Set exercise: Find each line in the data that contains the word "feet", with case counting, and copy those lines out.

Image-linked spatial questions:
>> start
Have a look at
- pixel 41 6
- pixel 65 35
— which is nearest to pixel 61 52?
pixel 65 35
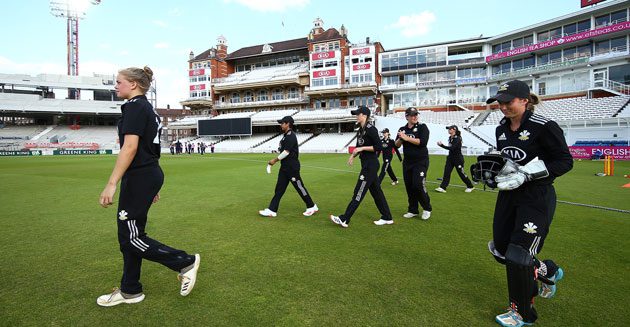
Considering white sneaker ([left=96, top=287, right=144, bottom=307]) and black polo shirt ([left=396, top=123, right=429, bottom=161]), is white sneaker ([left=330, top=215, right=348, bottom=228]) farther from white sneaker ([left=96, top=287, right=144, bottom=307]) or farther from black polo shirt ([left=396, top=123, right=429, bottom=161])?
white sneaker ([left=96, top=287, right=144, bottom=307])

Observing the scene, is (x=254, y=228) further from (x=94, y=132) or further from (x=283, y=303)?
(x=94, y=132)

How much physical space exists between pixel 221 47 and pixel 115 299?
72189mm

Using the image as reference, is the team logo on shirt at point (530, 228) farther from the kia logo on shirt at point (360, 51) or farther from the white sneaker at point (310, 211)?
the kia logo on shirt at point (360, 51)

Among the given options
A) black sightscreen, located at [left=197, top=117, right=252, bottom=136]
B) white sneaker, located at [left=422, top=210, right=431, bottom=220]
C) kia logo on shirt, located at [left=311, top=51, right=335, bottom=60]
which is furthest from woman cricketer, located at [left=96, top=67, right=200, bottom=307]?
kia logo on shirt, located at [left=311, top=51, right=335, bottom=60]

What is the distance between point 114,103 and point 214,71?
1938 centimetres

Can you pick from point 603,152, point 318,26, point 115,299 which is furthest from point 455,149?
point 318,26

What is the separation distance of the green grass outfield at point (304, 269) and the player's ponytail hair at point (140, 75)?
2.06 meters

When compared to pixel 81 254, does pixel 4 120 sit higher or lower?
higher

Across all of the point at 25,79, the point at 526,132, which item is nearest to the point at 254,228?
the point at 526,132

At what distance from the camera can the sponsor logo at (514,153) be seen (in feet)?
9.29

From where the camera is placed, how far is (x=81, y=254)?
170 inches

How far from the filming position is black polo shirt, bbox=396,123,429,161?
20.1 feet

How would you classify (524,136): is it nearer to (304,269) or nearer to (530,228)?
(530,228)

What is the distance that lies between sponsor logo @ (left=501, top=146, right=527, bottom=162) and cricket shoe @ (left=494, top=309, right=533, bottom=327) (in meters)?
1.30
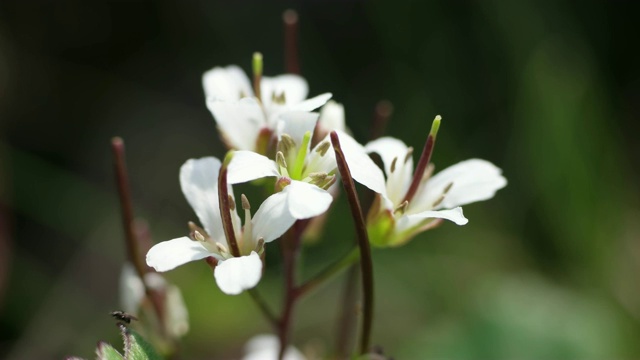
>> end
Solution to this exercise:
At what distance from the camera can the sponsor logo at (514,153) be seen (in feet)?
20.1 feet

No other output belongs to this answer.